Civil War od studia A24 w morzu krytyki. Poszło o plakaty AI

A24 to obecnie moje ulubione studio filmowe. Wytwórnia na swoim koncie takie filmy jak: Ex Machina, Wszystko wszędzie naraz, Dziedzictwo. Hereditary, Lighthouse, Project Florida i wiele, wiele innych perfekcyjnie zrealizowanych tytułów. Ich ostatni film – Civil War Alexa Garlanda (w kinach od 12 kwietnia 2024 roku) spotkał się ze sporą krytyką.

Piszę to z bólem serca, ale faktycznie A24 nie popisało się. Plakaty promujące produkcję zostały zrealizowane przez sztuczną inteligencję. Użytkownicy krytykują, że przede wszystkim zaburzają one rzeczywistość filmu. Grafiki prezentują destrukcję Los Angeles, San Francisco, Las Vegas, Miami i Chicago. Żaden element z posterów nie pojawił się w Civil War.

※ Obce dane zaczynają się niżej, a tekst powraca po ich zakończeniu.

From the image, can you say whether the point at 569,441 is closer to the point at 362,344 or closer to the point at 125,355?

Civil War w morzu krytyki. Nie dotyczy samego filmu, a plakatów AI

Wycinek jednego z plaktów do Civil War

Akurat, jeśli chodzi o ten aspekt, to jestem w stanie wybronić studio. Bardzo często otrzymujemy plakaty, które mają widza tylko wprowadzić w świat filmu. Nie jest to nic złego – wręcz odwrotnie, bo mogą uzupełnić świat przedstawiony. Szczególnie w przypadku Civil War ma to dużo sensu. Fabuła filmu skupia się na wizji USA, opętanej przez wojnę domową i podróży fotoreporterów po określonych lokalizacjach – raczej tych bezpieczniejszych, aby cało dotrzeć do celu. Nie miałem potrzeby poznawania reszty USA, tylko skupiłem się na dramacie bohaterów, którzy i tak lekko nie mieli.

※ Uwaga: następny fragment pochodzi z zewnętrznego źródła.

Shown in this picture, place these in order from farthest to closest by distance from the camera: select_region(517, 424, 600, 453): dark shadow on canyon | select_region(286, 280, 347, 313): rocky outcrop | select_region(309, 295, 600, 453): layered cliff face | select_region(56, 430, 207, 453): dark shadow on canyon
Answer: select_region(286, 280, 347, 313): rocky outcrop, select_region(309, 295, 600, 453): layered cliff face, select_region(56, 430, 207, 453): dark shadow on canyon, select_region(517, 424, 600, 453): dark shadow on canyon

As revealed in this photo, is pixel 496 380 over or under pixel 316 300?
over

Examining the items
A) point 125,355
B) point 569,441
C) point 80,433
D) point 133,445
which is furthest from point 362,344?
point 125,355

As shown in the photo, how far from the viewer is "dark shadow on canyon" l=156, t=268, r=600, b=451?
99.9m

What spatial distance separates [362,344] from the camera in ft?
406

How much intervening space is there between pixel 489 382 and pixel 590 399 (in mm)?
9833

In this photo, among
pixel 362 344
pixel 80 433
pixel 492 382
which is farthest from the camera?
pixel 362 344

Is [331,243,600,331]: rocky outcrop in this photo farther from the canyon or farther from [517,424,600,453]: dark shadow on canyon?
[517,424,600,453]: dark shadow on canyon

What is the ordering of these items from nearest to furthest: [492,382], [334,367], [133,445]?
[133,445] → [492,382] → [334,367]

Jednakże nie da się ukryć, że część tych plakatów prezentuje się niezbyt dobrze. Moją największą konsternacje wzbudza ujęcie żołnierzy w kanionierce, którzy…tropią łabędzia. Najbardziej intrygujące jest to, że zwierzę jest większe od wodnego pojazdu. Bardzo niefortunny plakat. Inne postery nie są lepsze. Bardzo nienaturalne, a sprawne oko dopatrzy się wiele błędów, wygenerowanych przez AI. Ulice i ścieżki źle ułożone, jeden z pojazdów ma bonusowe drzwi, a postaci w tle też wzbudzają spore podejrzenia, że nie są prawdziwe. Krytykowana akcja promocyjna miała miejsce na oficjalnym koncie A24 na Instagramie.

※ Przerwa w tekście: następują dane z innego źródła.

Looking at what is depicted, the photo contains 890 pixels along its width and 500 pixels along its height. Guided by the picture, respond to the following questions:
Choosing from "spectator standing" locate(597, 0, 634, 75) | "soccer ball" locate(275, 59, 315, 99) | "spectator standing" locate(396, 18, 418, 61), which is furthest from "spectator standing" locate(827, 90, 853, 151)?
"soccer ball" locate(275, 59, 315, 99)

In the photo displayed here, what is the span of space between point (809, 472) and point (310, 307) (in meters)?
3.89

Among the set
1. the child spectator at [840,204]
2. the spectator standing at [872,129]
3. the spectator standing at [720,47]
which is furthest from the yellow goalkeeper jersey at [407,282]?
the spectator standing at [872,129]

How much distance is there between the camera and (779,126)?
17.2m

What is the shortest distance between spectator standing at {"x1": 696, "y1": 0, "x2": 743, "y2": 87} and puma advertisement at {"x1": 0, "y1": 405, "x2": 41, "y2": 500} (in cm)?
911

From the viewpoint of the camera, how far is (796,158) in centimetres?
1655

AI w przemyśle filmowym budzi wiele – słusznych – kontrowersji

Dlaczego A24 zdecydowało się na taki ruch? Studio o wysokim prestiżu i również słynące ze świetnie zrealizowanych plakatów przez artystów – moim zdaniem – szukało pieniędzy. Jest to najdroższy film studia w historii. Kosztował 50 mln dolarów i można by powiedzieć, że w skali innych hollywoodzkich produkcji nie są to astronomiczne kwoty, to dla wytwórni A24 – jak najbardziej.

Krytyka widzów jest oczywista, bo wykorzystywanie AI w kinie budzi ogromne kontrowersje. To niby szczegół, ale otwiera oczywisty dialog – kiedy sztuczna inteligencja zastąpi ludzi na pewnych stanowiskach.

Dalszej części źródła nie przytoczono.